Given request:
Write the next part of the article below on GCL leading Chaori Solar's debt restructuring, picking up right after its final paragraph.

Text excerpt:
(begin)

GCL Leads the Debt Restructuring of Chaori Solar to Pick Up the Last Link of the Value Chain

GCL Leads the Debt Restructuring of Chaori Solar to Pick Up the Last Link of the Value Chain

By Nancy Wu, Lux Research

Shanghai Chaori Solar Energy Science & Technology (Chaori Solar) recently disclosed an announcement on its progress on debt restructuring after its bankruptcy. According to the announcement, China Great Wall Asset Management Corporation (Great Wall) and Shanghai Jiuyang Investment Management Limited Partnership (Shanghai Jiuyang) are going to issue a debt bond of RMB 880 million for Chaori Solar, of which Great Wall will guarantee the liability up to RMB 788 million. The restructure plan also involves a strategic investor group consisting of nine companies, including Shanghai Jiuyang and GCL Group, and GCL will lead the debt restructuring and become the dominant stockholder of Chaori Solar.

Chaori Solar was the first onshore bond default case in China when it failed to pay full interest on its bonds and had to file for bankruptcy in July 2014. However, the introduction of the Great Wall, which is a major state-owned asset management company, indicates that the financial loss of Chaori's investors and creditors will be curbed by the government. This engagement is similar to Wuxi Guolian entering in the restructuring of Wuxi Suntech and further reinforces the necessity of continued government support in China's PV industry development. More importantly, it can restore the confidence of solar PV investors, particularly under the circumstance of industry consolidation and upgrading.

(end)

Information shown:
(begin)

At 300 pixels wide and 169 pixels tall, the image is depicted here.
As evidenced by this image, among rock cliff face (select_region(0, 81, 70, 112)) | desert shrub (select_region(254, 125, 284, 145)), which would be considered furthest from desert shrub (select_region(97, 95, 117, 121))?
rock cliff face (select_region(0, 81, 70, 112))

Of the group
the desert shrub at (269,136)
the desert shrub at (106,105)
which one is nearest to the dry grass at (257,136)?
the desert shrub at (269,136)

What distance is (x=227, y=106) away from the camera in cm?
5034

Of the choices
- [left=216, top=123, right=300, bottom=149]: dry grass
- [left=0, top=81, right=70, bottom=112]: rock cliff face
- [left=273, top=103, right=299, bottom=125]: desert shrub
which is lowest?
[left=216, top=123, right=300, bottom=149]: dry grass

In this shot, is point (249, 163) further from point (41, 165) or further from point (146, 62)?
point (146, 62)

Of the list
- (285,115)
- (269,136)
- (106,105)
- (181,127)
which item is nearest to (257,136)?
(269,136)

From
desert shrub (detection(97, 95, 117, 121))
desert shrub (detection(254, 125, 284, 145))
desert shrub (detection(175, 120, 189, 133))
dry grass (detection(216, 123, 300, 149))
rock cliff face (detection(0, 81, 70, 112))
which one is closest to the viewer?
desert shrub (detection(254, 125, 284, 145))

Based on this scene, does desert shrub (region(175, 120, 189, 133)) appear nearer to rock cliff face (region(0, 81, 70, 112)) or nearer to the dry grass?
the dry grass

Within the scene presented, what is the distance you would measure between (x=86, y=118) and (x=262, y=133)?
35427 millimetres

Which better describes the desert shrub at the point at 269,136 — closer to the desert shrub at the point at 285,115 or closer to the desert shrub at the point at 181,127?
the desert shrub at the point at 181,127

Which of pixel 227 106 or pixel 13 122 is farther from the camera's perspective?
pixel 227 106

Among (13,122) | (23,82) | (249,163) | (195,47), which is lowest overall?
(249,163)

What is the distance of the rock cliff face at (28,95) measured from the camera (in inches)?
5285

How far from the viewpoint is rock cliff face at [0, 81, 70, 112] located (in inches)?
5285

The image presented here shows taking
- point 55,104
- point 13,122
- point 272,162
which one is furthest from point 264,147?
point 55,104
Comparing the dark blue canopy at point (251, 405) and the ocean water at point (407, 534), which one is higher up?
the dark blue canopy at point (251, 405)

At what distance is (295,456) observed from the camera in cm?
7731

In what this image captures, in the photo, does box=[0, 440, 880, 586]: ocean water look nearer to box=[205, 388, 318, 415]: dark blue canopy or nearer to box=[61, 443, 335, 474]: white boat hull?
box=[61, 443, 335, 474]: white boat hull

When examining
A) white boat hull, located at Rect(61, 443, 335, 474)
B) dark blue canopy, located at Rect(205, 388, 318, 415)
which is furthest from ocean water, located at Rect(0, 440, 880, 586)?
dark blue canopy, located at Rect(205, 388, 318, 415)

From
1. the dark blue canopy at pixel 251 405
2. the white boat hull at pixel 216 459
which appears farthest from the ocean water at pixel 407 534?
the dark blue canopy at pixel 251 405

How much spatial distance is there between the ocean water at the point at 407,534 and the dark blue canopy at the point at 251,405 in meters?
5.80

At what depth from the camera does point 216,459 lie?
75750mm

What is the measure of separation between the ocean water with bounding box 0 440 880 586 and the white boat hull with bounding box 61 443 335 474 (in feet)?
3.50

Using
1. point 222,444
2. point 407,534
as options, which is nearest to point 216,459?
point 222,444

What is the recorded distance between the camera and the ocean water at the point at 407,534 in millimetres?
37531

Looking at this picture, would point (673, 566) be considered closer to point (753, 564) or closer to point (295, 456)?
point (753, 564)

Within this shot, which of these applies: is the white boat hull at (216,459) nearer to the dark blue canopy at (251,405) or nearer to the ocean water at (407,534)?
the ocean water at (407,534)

(end)

Response:
On the other hand, the strategic investor group will be led by GCL Group, the parent company of GCL-Poly Energy Holdings. As the world's largest polysilicon ingot/wafer supplier, GCL also extends to downstream system development business. The only missing link in its internal value chain is cell and module manufacturing. By acquiring Chaori Solar and adding production capacity of 520 MW solar cell and 800 MW module, among others, GCL can vertically integrate its PV value chain, as most other tier-1 Chinese manufacturers, like ReneSola and Yingli, have already done. This strategic merger will help GCL reorganize its manufacturing assets and adopt its own solar panels rather than module outsourcing, thus further lowering its current system development cost. Other benefits include additional government support along with portfolio diversification, since Chaori's module facility is listed on the norm list approved by the Ministry of Industry and Information Technology. Solar businesses should closely monitor the restructuring process of Chaori Solar, as it demonstrates  constructive state intervention in  struggling Chinese solar companies and represents a good example of how to take over bankrupt solar entities with government support.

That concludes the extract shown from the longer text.